Consolidated Metadata
Every Zarr group and every Zarr array has its own metadata. When considering cloud storage options, where latency is high so total requests should be limited, it is important to consolidate metadata at the root of the Zarr store so all metadata can be read from one object.
Read more on consolidated metadata.
Zarr Data Storage
Storage
At its core Zarr is a very flexible format that does not have any requirements regarding the actual storage system. Zarr can be stored in memory, on disk, in Zip files, and in any key-value store, such as object storage like S3. Learn more in the Storage section of the Zarr specification.
Zarr data chunks do not necessarily need to be stored in the same storage system as the Zarr metadata. This is what enables virtual Zarr stores (kerchunk, icechunk) where the metadata references data in legacy chunked data formats (such as NetCDF and HDF5).
Chunking
Chunking is the process of dividing the data arrays into smaller pieces. This allows for parallel processing and efficient storage.
Once data is chunked, applications may read in 1 or many chunks.

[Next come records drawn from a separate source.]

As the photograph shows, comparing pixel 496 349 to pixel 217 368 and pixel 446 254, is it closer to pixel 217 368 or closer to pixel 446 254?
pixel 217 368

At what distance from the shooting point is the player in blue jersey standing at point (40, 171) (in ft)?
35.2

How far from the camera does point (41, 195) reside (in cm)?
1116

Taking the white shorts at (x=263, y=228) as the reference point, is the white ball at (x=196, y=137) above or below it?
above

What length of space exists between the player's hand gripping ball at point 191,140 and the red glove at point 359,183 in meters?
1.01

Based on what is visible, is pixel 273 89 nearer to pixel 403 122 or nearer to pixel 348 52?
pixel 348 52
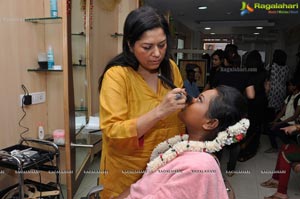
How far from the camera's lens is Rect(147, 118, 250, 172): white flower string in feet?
2.93

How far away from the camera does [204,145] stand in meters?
0.92

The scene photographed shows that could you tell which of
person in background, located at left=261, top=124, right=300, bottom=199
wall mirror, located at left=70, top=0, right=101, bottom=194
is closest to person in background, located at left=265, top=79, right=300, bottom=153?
person in background, located at left=261, top=124, right=300, bottom=199

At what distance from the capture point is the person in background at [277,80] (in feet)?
13.2

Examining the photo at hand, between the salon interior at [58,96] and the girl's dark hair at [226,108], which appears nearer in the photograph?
the girl's dark hair at [226,108]

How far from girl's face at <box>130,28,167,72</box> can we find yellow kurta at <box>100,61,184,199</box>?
3.1 inches

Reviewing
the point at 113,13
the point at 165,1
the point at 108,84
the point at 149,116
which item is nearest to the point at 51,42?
the point at 113,13

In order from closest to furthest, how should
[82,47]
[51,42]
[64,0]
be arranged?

Because the data is compressed at the chunk-level, within-chunk reads are not possible.
Traditionally each chunk is stored in a separate object in object storage but with the [sharding] codec in Zarr version 3 now several chunks can be stored within a single object. This is an important enhancement because it prevents Zarr hierarchies from having so many files that they are effectively too large to manage.
Compression
Zarr supports compression algorithms to support efficient storage and retrieval.
To explore these concepts in practice, see the Zarr in Practice notebook.

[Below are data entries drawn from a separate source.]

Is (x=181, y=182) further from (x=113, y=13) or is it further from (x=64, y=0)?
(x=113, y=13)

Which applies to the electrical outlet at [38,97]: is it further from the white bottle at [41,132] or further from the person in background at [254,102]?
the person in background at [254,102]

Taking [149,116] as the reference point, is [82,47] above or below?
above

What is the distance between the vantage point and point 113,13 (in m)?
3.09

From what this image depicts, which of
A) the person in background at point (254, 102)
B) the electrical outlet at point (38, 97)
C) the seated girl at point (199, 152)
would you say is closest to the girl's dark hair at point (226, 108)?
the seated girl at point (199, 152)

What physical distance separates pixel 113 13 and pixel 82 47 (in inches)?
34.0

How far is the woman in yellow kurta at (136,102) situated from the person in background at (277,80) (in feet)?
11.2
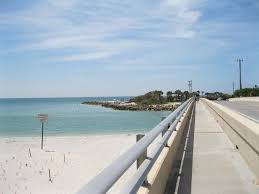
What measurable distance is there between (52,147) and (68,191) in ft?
54.3

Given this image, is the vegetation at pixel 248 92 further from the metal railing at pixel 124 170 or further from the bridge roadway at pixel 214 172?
the metal railing at pixel 124 170

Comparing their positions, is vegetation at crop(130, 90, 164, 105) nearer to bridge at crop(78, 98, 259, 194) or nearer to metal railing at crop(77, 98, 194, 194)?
bridge at crop(78, 98, 259, 194)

Other Things to Know about Zarr
What Zarr is not
Zarr is not designed for vector, point cloud or sparse data, although there is investigations into supporting a greater variety of data types.
Zarr is in Development
There are some limitations of Zarr which is why there are Zarr Enhancement Proposals.
Zarr Version 3 was itself a ZEP, which has been accepted.
Draft ZEPs are recommended reading for anyone considering creating a new Zarr store, since they address common challenges with Zarr data to date.